Pertemuan berlangsung di Kantor Disdikbud Provinsi Gorontalo. Perwakilan Densus 88 diterima langsung oleh Kepala Disdikbud Provinsi Gorontalo beserta jajaran, Rabu (07/01/2026).
Dalam pertemuan tersebut, kedua pihak membahas pentingnya sinergi antar instansi dalam menjaga dunia pendidikan dari pengaruh paham yang bertentangan dengan nilai kebangsaan.
Densus 88 dan Disdikbud Gorontalo menyepakati konsep kegiatan pencegahan yang akan menyasar Sekolah Menengah Atas (SMA) dan sederajat di seluruh wilayah Provinsi Gorontalo.

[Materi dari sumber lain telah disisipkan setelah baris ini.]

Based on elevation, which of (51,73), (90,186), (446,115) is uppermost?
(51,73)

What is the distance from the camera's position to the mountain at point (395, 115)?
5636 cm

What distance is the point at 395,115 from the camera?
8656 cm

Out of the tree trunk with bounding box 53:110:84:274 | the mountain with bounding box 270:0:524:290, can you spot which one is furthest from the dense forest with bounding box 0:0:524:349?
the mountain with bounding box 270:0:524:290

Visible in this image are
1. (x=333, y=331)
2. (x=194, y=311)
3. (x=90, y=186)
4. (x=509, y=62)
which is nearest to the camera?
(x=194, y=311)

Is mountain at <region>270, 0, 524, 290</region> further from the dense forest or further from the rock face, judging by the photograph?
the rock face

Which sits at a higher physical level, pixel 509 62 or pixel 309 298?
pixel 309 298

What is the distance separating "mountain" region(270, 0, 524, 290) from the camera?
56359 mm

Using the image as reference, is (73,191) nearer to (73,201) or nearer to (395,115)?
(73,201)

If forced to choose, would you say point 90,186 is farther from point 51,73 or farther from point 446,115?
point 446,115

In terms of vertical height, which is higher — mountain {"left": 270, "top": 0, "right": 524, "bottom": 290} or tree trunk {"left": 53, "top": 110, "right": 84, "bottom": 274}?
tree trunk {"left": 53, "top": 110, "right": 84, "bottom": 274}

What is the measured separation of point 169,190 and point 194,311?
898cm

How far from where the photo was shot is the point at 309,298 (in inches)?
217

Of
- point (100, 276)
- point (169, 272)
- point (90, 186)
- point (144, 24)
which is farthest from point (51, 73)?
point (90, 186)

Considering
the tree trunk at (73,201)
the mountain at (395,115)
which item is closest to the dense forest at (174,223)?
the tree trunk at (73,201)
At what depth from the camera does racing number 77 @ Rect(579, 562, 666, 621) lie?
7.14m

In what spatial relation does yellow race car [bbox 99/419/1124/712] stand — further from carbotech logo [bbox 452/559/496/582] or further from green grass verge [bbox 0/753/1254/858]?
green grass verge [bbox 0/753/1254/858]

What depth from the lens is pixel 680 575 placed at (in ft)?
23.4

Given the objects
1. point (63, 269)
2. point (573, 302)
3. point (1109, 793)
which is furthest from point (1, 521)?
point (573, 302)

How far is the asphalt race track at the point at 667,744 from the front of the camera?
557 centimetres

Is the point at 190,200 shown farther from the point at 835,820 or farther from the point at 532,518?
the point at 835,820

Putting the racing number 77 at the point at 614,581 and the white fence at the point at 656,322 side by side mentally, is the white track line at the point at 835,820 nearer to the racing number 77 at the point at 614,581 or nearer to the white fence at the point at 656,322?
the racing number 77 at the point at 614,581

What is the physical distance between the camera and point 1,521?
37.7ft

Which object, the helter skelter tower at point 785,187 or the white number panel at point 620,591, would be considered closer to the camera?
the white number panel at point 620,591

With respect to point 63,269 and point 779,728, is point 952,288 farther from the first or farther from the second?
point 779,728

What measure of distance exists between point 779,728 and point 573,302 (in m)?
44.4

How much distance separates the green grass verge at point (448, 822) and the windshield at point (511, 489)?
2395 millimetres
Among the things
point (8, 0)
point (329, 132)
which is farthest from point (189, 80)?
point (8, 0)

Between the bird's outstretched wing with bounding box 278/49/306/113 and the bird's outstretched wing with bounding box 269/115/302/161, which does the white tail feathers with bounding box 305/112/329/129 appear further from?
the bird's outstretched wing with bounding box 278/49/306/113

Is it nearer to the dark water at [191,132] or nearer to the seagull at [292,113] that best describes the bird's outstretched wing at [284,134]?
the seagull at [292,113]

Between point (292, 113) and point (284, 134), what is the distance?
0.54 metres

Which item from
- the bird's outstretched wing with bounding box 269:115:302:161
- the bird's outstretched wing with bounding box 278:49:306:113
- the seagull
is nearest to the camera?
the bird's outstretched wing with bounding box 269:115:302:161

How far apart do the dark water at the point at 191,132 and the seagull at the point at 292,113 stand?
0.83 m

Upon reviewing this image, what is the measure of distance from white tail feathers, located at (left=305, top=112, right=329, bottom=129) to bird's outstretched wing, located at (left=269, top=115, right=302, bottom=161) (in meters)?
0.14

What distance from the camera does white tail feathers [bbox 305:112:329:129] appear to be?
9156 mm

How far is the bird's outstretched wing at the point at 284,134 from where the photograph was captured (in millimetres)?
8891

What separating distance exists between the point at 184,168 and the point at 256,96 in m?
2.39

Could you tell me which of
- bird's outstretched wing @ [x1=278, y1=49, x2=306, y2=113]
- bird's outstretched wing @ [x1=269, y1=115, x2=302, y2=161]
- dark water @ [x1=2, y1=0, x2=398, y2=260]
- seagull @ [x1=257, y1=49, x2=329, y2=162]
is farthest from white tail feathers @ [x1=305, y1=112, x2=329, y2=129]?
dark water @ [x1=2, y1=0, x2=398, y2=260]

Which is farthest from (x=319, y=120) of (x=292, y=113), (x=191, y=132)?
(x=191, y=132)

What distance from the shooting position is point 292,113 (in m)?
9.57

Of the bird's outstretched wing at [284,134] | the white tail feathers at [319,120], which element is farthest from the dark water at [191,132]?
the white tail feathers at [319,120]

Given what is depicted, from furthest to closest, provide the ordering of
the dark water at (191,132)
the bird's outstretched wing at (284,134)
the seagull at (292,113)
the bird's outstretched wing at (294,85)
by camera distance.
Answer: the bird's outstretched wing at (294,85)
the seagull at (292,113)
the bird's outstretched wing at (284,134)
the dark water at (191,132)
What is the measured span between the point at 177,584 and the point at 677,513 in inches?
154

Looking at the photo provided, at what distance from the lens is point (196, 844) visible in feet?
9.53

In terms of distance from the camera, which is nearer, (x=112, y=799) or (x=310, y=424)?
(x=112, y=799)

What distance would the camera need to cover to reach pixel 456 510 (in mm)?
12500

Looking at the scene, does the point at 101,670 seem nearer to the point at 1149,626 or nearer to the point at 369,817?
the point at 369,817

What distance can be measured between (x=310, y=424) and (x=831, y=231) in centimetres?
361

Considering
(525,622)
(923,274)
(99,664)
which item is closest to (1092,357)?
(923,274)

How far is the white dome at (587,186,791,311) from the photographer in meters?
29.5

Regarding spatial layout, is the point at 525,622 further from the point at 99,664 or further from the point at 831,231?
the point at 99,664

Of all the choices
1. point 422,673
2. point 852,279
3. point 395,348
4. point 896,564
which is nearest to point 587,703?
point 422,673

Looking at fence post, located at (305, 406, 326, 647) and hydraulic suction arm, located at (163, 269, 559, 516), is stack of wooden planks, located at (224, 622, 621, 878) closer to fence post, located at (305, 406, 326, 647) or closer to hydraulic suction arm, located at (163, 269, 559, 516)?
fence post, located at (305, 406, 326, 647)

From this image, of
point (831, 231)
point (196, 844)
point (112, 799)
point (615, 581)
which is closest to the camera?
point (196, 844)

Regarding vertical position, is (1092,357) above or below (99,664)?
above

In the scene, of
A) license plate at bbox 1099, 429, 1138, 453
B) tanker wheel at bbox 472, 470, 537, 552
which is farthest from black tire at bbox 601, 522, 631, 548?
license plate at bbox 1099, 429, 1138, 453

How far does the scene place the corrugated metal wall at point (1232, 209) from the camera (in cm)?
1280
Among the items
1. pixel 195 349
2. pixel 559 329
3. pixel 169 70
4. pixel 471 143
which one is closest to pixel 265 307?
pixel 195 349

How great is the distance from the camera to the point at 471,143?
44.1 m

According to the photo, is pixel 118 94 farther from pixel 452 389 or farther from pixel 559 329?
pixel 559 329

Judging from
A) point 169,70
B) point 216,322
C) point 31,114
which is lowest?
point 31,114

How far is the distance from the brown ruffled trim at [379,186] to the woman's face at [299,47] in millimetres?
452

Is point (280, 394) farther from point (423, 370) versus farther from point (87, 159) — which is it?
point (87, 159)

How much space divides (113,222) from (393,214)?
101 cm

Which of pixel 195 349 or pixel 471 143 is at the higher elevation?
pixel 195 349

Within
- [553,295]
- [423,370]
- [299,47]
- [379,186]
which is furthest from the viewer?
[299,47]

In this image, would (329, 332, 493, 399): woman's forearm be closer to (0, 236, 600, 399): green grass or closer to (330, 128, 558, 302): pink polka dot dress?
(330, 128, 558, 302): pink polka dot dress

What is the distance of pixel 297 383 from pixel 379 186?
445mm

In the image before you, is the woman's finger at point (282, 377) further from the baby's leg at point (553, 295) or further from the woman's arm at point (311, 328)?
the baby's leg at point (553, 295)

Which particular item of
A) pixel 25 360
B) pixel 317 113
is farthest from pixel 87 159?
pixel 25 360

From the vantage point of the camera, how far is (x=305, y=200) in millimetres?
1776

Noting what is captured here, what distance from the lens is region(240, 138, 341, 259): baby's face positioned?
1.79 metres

Program pencegahan dirancang melalui pendekatan edukasi dan pembinaan dengan melibatkan peran aktif tenaga pendidik dalam menanamkan nilai kebangsaan, toleransi, dan karakter siswa.
Kolaborasi ini diharapkan mampu menciptakan lingkungan sekolah yang aman dan inklusif serta memperkuat upaya pencegahan IRET secara berkelanjutan di Provinsi Gorontalo.